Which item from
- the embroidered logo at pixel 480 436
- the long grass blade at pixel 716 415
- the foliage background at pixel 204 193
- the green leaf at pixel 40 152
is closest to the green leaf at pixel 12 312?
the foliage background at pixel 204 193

━━━

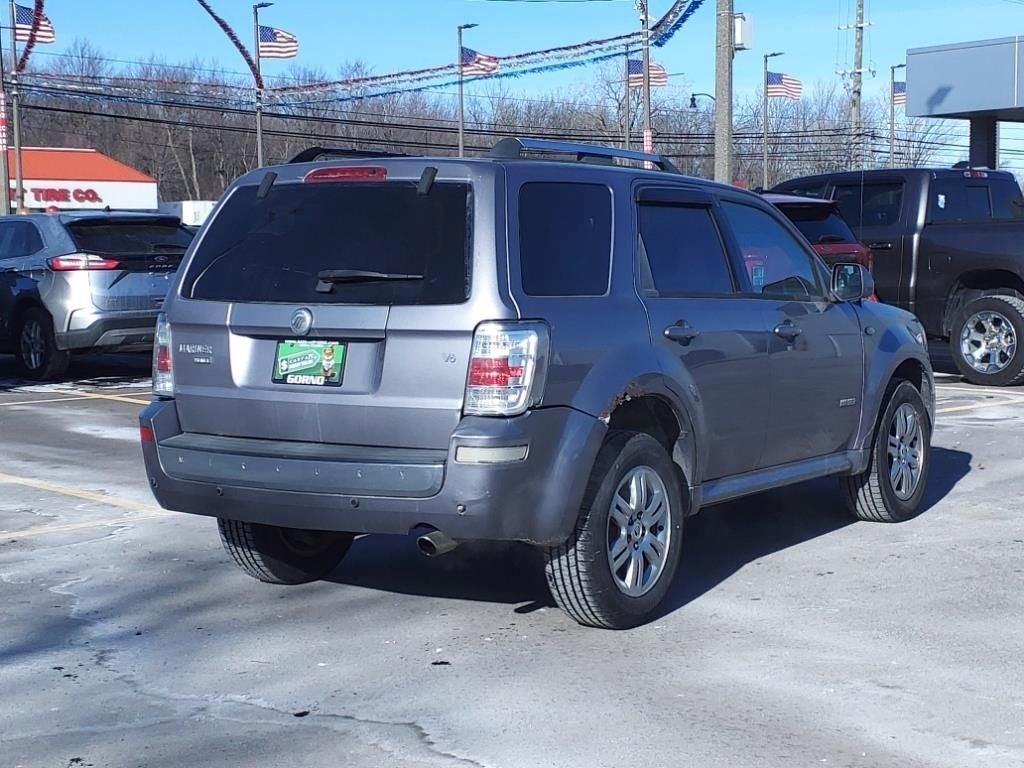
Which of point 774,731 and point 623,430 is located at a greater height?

━━━

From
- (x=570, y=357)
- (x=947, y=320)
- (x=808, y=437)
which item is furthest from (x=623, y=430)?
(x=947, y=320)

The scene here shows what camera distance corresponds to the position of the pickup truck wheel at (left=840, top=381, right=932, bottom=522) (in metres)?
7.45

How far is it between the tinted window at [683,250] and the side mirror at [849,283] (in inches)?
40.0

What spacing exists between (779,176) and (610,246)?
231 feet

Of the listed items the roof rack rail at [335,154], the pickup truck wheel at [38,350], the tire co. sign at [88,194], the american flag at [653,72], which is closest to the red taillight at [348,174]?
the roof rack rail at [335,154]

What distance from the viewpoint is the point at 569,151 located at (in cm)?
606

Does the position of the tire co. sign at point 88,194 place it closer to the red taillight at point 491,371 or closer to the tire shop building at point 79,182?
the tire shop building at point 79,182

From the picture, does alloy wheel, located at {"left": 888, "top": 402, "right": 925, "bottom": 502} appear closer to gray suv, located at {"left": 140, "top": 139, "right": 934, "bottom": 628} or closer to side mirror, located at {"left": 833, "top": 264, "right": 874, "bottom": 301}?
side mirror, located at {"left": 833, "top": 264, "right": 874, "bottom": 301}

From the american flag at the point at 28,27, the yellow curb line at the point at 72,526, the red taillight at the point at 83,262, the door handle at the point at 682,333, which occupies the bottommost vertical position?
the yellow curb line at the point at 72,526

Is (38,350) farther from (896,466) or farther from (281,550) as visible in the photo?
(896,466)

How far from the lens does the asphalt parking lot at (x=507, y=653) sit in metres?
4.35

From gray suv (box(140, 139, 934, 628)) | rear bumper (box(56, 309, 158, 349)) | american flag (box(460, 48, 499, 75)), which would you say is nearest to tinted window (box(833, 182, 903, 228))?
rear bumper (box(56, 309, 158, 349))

━━━

→ **What you should do**
Pull out every line in the rows above that contains the string "bumper", copying each line in full.

→ **Correct answer**
From gray suv (box(140, 139, 934, 628)) | rear bumper (box(56, 309, 158, 349)) | american flag (box(460, 48, 499, 75)), which would you say is nearest to tinted window (box(833, 182, 903, 228))?
rear bumper (box(56, 309, 158, 349))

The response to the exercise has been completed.